In a futile effort to send West Virginia coal miners back to work, President Donald Trump has acted to roll back some of the Obama administration’s clean air rules. I hope you like your air extra chunky.
Trump, who is acting more and more like a Captain Planet villain every day, is looking to get rid of former President Obama’s Clean Power Plan, which restricts emissions from power plants that burn natural gas and coal. A lot of these plants are in the Midwest, far away from Connecticut.
However, just because the plants themselves are hundreds of miles to the west doesn’t mean we’re safe. Wind in this country generally blows west to east, so all the nasty garbage pouring out of these plants is blown away from Ohio and Indiana, straight into the lungs of you and me.
That means that what the states by themselves can accomplish is limited, because pollution doesn’t care about state lines. The northeastern states have banded together in something called the Ozone Transport Region, which is aimed at standardizing clean air regulations across all its member states.
Unfortunately, efforts to get the federal EPA to forcibly add states to the south and west to the OTR haven’t worked out. So we can be as clean as we possibly can be, but we’re still standing downwind of an obnoxious jerk smoking a cigar.
That situation is what the national Clean Power Plan was supposed to help with. A lot of that Midwestern and Southern pollution that finds its way here comes from older power plants burning coal and natural gas. Limiting their emissions is a good way to keep the trend of better air going.
Air quality has been improving in Connecticut for 40 years, believe it or not. There are far fewer days that exceed ozone particulate targets now than there were in the 1970s. That’s all due to stricter rules on the environment coming out of the EPA.
We also have cleaner lakes and rivers, fewer brownfields, less ground pollution, and cities and towns that are generally clean of litter and refuse. The environment is a long way from where it should be, and climate change threatens everything, but we’re making visible, necessary progress.

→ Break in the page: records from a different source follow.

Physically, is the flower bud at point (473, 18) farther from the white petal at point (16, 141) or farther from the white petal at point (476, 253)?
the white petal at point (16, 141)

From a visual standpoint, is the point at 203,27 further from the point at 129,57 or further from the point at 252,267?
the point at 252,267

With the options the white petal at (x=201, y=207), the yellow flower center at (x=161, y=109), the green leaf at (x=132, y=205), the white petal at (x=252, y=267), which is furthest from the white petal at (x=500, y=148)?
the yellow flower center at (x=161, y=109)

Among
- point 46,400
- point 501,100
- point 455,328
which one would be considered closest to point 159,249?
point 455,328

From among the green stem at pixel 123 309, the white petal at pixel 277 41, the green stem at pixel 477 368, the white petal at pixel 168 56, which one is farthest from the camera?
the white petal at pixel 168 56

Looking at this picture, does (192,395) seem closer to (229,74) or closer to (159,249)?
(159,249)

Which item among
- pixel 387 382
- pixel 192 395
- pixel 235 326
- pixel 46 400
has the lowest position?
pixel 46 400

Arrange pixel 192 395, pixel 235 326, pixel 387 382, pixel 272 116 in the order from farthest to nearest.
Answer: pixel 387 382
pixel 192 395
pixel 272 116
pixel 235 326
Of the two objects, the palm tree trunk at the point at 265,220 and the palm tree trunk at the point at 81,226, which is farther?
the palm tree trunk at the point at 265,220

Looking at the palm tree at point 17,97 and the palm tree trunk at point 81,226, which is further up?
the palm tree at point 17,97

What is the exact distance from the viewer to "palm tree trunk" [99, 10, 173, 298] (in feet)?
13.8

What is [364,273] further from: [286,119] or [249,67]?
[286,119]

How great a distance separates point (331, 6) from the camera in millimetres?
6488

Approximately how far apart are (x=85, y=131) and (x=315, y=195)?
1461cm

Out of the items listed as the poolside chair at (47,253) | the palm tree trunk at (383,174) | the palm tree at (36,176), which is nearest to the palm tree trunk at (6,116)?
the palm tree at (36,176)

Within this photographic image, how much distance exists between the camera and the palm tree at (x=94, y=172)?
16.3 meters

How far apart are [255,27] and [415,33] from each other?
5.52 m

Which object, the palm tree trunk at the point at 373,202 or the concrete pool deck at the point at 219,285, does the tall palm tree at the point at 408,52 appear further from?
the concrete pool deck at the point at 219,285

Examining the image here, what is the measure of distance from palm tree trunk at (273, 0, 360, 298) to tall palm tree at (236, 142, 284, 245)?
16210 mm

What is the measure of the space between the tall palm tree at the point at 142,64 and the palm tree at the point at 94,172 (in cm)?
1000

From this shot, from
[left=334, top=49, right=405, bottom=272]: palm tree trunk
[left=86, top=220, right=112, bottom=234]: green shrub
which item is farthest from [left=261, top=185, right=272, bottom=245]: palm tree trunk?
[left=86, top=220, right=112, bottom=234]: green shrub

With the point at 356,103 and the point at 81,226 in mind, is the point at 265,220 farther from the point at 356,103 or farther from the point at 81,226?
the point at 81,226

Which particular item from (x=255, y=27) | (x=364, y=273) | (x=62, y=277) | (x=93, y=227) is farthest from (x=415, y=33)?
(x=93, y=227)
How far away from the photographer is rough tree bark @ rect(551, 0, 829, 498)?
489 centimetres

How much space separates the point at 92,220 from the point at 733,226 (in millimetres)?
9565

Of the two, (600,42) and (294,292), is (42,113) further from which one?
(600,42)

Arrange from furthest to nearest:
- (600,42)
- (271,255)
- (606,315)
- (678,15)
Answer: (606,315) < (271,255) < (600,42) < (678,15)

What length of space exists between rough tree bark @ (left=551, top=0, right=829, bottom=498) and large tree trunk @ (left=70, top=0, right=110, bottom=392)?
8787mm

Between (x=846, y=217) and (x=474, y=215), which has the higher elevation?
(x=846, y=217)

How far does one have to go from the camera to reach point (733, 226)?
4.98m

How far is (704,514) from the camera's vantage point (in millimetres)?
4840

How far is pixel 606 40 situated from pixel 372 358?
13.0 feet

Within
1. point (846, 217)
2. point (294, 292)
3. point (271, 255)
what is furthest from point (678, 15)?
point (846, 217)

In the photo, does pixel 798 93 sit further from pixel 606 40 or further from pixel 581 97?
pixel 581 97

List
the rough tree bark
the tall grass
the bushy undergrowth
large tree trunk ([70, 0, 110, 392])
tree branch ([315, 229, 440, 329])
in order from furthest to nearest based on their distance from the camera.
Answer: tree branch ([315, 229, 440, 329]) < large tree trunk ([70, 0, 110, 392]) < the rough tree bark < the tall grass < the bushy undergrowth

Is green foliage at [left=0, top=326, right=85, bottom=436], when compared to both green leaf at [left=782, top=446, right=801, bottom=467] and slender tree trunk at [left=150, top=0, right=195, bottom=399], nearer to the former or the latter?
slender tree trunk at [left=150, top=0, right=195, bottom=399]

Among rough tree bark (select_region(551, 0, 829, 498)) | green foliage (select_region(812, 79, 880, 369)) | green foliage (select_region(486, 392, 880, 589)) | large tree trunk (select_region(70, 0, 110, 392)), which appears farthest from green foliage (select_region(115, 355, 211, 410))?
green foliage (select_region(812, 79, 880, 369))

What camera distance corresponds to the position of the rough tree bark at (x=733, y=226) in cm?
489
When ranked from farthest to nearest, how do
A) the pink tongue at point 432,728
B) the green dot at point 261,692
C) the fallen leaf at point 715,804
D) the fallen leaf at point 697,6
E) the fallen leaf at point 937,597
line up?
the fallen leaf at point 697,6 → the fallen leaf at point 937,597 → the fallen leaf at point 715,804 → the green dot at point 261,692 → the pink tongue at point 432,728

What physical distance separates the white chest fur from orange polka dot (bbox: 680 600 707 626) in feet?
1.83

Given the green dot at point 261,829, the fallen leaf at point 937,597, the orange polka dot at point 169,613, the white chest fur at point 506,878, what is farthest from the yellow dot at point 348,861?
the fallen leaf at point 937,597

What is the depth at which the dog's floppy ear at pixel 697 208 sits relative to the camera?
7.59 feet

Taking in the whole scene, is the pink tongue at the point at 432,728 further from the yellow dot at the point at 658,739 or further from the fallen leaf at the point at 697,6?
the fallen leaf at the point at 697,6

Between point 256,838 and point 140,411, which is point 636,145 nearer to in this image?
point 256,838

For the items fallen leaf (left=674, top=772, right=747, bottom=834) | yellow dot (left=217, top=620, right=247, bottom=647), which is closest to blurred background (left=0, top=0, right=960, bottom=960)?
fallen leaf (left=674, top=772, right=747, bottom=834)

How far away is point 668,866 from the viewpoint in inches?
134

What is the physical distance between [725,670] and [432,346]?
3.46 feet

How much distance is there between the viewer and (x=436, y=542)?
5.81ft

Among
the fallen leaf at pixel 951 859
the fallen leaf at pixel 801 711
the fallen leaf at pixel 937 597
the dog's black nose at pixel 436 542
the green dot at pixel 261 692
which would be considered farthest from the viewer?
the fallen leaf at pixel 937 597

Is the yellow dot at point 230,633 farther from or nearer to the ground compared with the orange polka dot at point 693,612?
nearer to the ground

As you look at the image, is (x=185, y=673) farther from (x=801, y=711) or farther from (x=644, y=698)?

The relaxation of rules keeping coal mine runoff out of streams and power plants from belching too much noxious smoke will, the president has confidently said to crowds of cheering West Virginians, bring back coal mining jobs. This is baloney. Jobs in Appalachian coal mines have been on the decline for decades, and the EPA isn’t to blame for a lot of that. Competition from cheaper sources of energy, like natural gas, have been driving down coal consumption.
Trump is thoughtlessly throwing it all away. Not only has he taken action to dismantle the Clean Power Plan, his proposed budget provides zero dollars for dozens of EPA programs intended to make air, water, and ground cleaner. Among the programs slated for drastic budget cuts: Long Island Sound cleanup and brownfield remediation.
What’s the point of all this? If it seems like gutting environmental programs is shortsighted and, frankly, stupid, that’s because it is. But the EPA is now run by an extremist who knows nothing about how the environment actually works, and the President of the United States once tweeted that climate change is a hoax whipped up by the Chinese.
Trump is pitching his disastrous rollback of environmental rules as a job-creating initiative. The relaxation of rules keeping coal mine runoff out of streams and power plants from belching too much noxious smoke will, the president has confidently said to crowds of cheering West Virginians, bring back coal mining jobs.
This is baloney. Jobs in Appalachian coal mines have been on the decline for decades, and the EPA isn’t to blame for a lot of that. Competition from cheaper sources of energy, like natural gas, have been driving down coal consumption. Clean power sources like solar and wind are getting cheaper. Exports of coal are unreliable. Automation of coal mines has meant fewer and fewer jobs for humans. And, well, there just isn’t as much of the stuff in the Appalachian Mountains anymore, meaning it’s harder and harder to mine coal.
It’s easier to blame the government in far-off Washington, though, than it is to blame big global forces for the decline of an industry. That’s the kind of easy lie Trump cruised to power with, and the reason the federal government is turning its back on the environment just as we start to really feel the effects of climate change.
States can’t do much about this. We here in Connecticut can pass stricter environmental regulations, but without federal dollars it’s very hard to get anything substantive done. Attorney General George Jepsen is joining other attorneys general to try to scuttle the gutting of the EPA in court, but the chances of success are unknown.
In the meantime, we’ll look to the west and hope the wind changes direction.